#### TASK BRIEF:
Only the lines from the one with "クローム(CHROME)の新品未開封 Google Nest" through the end of the data below belong in the answer, restated word for word, pictures excluded.

#### SUPPLIED DATA:
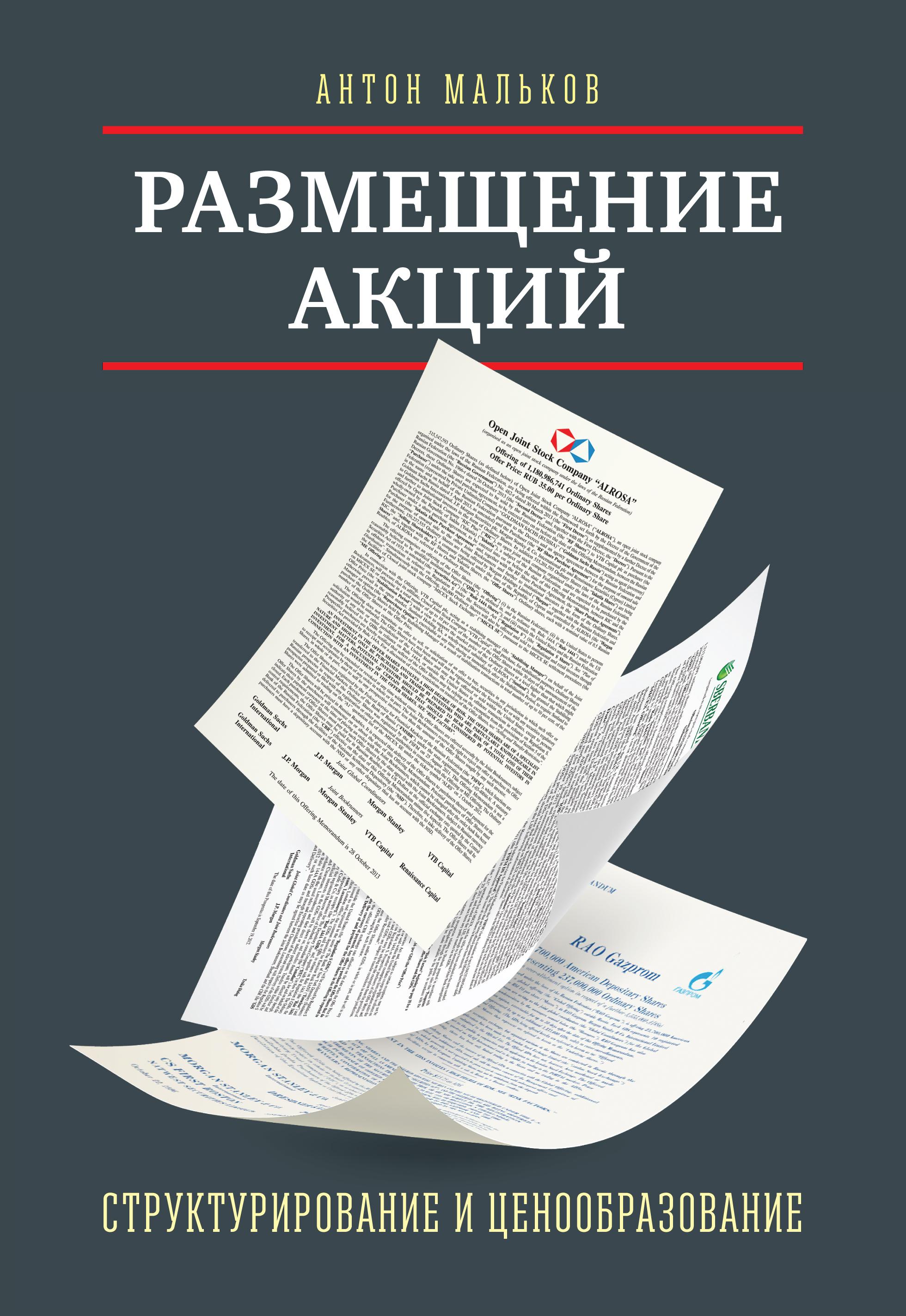 Мальков А. Размещение акций: структурирование и ценообразование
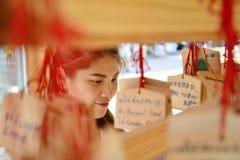 Portrait Thai Girl Stock Photos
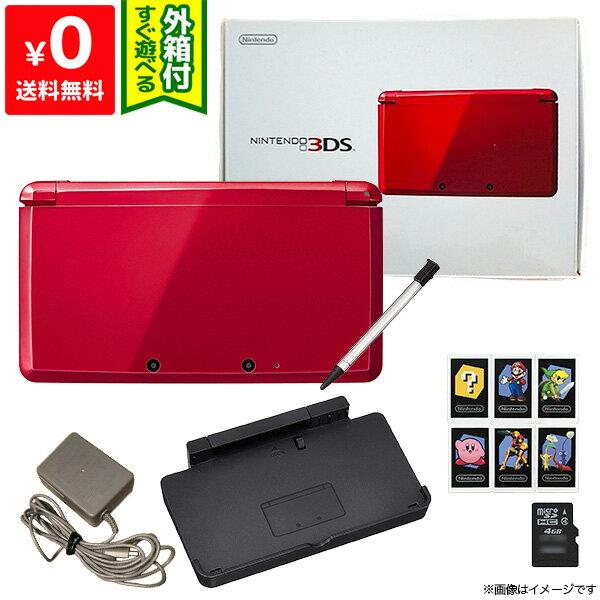 3DS 本体 メタリックレッド ニンテンドー 任天堂 NINTENDO ゲーム機 中古 付属品完品 4902370520538 送料無料 【中古】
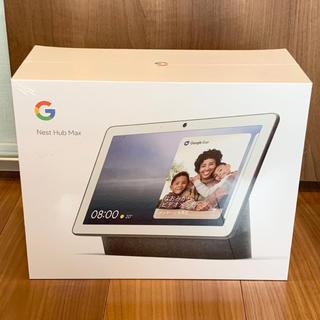 クローム(CHROME)の新品未開封 Google Nest Hub Max/チャコール(PC周辺機器)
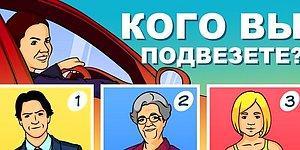 Тест: Ответьте, кого вы подвезете, и узнайте много интересного о своей личности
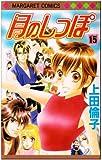 月のしっぽ 15 (マーガレットコミックス)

#### EXERCISE SOLUTION:
 クローム(CHROME)の新品未開封 Google Nest Hub Max/チャコール(PC周辺機器)
 Тест: Ответьте, кого вы подвезете, и узнайте много интересного о своей личности
 月のしっぽ 15 (マーガレットコミックス)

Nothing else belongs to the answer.